I suspect the problem has to do with action="html_form_action.asp" in the form above, or perhaps some kind of hidden field I'm missing (I don't know what to look for - I'm new to form submission). Any suggestions?
HERE IS WHAT I'VE TRIED SO FAR:
Using urllib.requests in Python 3:
import urllib.request
import urllib.parse
# Create dict of form values
example_data = urllib.parse.urlencode({'user': 'ThisIsMyUserName'})
# Encode dict
example_data = example_data.encode('utf-8')
# Create request
example_url = 'http://www.w3schools.com/html/html_forms.asp'
request = urllib.request.Request(example_url, data=example_data)
# Create opener and install
my_url_opener = urllib.request.build_opener() # no handlers
urllib.request.install_opener(my_url_opener)
# Open the page and read content
web_page = urllib.request.urlopen(request)
content = web_page.read()
# Save content to file
my_html_file = open('my_html_file.html', 'wb')
my_html_file.write(content)
But what is returned to me and saved in 'my_html_file.html' is the original page containing
the unaltered form without any indication that my form data was recognized, i.e. I get this page in response: qqqhttp://www.w3schools.com/html/html_forms.asp
...which is the same thing I would have expected if I made this request without the
data parameter at all (which would change the request from a POST to a GET).
Naturally the first thing I did was check whether my request was being constructed properly:
# Just double-checking the request is set up correctly
print("GET or POST?", request.get_method())
print("DATA:", request.data)
print("HEADERS:", request.header_items())
Which produces the following output:
GET or POST? POST
DATA: b'user=ThisIsMyUserName'
HEADERS: [('Content-length', '21'), ('Content-type', 'application/x-www-form-urlencoded'), ('User-agent', 'Python-urllib/3.3'), ('Host', 'www.w3schools.com')]
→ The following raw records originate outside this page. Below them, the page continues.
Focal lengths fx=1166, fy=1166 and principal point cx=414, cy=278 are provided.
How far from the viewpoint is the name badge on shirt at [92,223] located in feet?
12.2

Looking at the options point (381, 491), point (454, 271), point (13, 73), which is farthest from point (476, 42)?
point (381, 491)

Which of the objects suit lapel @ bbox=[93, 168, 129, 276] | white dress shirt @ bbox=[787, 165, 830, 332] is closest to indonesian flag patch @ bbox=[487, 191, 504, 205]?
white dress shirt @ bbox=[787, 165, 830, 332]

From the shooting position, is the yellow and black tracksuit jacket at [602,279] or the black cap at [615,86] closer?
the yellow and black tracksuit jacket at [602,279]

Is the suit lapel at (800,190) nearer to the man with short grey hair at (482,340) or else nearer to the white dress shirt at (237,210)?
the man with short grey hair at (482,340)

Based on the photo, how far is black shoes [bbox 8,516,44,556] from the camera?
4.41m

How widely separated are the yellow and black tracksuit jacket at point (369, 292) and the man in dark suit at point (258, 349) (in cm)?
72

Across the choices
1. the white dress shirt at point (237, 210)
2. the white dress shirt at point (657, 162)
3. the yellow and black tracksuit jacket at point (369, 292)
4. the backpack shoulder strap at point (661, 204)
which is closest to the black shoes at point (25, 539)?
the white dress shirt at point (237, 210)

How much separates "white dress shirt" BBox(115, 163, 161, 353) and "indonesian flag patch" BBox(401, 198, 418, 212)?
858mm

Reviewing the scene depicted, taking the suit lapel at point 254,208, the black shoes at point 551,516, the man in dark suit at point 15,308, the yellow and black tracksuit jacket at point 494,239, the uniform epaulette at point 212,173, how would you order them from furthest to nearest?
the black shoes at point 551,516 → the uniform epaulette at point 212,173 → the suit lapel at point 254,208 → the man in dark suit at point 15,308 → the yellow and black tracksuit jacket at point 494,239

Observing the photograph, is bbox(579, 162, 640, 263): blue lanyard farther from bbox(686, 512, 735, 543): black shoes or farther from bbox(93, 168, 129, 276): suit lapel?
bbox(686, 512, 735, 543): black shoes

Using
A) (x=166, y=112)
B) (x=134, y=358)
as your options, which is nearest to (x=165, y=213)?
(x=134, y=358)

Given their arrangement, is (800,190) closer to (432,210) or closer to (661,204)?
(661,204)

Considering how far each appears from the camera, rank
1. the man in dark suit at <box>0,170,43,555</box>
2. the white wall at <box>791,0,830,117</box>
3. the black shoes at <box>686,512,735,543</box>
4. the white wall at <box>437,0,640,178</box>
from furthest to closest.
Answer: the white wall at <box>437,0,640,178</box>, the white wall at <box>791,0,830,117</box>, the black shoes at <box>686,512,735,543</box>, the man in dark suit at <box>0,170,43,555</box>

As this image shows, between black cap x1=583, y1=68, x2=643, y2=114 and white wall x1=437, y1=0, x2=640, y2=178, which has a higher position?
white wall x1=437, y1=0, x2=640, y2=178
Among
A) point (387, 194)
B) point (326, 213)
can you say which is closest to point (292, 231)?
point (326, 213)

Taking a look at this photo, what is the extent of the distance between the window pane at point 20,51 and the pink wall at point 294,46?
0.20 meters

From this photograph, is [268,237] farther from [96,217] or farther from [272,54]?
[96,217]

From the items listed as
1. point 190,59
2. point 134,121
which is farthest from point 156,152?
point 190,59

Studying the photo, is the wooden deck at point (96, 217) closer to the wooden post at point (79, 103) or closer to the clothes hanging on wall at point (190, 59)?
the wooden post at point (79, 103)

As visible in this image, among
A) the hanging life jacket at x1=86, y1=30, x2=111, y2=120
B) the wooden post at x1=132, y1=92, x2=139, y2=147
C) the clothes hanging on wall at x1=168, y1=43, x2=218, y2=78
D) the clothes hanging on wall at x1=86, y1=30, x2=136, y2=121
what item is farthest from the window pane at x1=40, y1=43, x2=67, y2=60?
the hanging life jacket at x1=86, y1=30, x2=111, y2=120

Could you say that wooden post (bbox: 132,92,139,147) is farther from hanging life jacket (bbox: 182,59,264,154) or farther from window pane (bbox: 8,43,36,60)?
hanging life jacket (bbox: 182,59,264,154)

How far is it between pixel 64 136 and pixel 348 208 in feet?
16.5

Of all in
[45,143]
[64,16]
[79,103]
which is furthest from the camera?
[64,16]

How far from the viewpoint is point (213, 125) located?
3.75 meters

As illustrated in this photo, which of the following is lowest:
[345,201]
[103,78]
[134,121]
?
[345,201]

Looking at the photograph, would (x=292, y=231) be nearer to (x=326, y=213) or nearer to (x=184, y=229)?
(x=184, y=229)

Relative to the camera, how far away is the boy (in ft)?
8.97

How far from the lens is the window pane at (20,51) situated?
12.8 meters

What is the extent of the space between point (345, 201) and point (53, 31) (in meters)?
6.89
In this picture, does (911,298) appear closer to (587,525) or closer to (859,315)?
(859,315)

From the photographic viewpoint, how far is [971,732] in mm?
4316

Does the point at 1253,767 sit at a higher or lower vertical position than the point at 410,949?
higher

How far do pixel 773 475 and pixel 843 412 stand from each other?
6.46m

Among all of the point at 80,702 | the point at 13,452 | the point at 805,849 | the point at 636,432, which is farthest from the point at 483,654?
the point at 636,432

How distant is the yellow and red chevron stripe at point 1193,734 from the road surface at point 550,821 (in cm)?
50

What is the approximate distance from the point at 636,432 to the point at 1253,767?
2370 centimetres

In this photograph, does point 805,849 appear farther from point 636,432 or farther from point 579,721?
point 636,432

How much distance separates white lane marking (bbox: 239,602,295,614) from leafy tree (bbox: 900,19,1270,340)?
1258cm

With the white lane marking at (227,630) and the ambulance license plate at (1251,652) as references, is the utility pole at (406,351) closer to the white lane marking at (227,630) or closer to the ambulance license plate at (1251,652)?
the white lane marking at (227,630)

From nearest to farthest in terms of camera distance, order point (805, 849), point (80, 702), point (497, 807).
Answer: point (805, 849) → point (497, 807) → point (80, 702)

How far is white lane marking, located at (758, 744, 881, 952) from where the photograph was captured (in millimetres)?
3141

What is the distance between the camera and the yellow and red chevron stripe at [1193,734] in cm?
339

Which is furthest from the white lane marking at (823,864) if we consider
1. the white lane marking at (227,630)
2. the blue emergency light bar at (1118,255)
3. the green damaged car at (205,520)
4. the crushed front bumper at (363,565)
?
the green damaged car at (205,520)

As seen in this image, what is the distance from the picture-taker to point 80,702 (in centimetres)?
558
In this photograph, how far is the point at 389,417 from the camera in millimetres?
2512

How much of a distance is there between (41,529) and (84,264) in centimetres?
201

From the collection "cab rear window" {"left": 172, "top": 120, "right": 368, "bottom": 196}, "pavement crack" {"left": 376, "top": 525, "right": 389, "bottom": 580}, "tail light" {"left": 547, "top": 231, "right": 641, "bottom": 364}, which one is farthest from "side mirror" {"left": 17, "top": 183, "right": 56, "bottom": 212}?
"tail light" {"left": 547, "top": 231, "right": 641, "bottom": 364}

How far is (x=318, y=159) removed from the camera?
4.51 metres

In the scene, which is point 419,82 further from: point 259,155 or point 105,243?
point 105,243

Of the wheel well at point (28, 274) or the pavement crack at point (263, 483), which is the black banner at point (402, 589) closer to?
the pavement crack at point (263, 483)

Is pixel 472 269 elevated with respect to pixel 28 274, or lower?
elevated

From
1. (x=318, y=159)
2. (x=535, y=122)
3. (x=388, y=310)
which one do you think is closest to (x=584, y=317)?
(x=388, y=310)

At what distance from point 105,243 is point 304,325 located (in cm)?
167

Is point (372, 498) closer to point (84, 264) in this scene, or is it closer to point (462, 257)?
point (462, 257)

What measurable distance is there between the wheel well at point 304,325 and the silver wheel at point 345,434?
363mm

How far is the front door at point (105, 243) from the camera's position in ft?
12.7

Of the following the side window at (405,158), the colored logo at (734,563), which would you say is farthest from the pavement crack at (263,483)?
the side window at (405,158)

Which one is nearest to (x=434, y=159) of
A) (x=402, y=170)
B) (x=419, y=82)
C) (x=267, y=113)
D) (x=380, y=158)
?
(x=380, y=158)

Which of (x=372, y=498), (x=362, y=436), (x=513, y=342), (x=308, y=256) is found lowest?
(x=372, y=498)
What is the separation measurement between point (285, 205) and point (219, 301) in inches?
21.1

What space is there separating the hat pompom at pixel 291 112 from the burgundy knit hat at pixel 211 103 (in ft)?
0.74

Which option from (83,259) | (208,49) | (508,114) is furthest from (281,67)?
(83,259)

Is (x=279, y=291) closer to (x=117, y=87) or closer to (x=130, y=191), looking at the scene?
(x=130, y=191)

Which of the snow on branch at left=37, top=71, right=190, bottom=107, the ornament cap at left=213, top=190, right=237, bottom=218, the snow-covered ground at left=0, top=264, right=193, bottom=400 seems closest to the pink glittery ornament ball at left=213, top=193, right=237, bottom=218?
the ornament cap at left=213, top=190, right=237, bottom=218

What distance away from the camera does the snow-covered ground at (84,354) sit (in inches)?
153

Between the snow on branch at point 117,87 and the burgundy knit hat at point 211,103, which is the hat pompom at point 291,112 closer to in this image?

So it appears the POST request has been structured correctly. After re-reading the
documentation and unsuccessfuly searching the web for an answer to this problem, I
moved on to a different tool: the requests module. I attempted to perform the same task:
import requests
example_url = 'http://www.w3schools.com/html/html_forms.asp'
data_to_send = {'user': 'ThisIsMyUserName'}
response = requests.post(example_url, params=data_to_send)
contents = response.content
And I get the same exact result. At this point I'm thinking maybe this is a Python 3
issue. So I fire up my trusty Python 2.7 and try the following:
import urllib, urllib2
data = urllib.urlencode({'user' : 'ThisIsMyUserName'})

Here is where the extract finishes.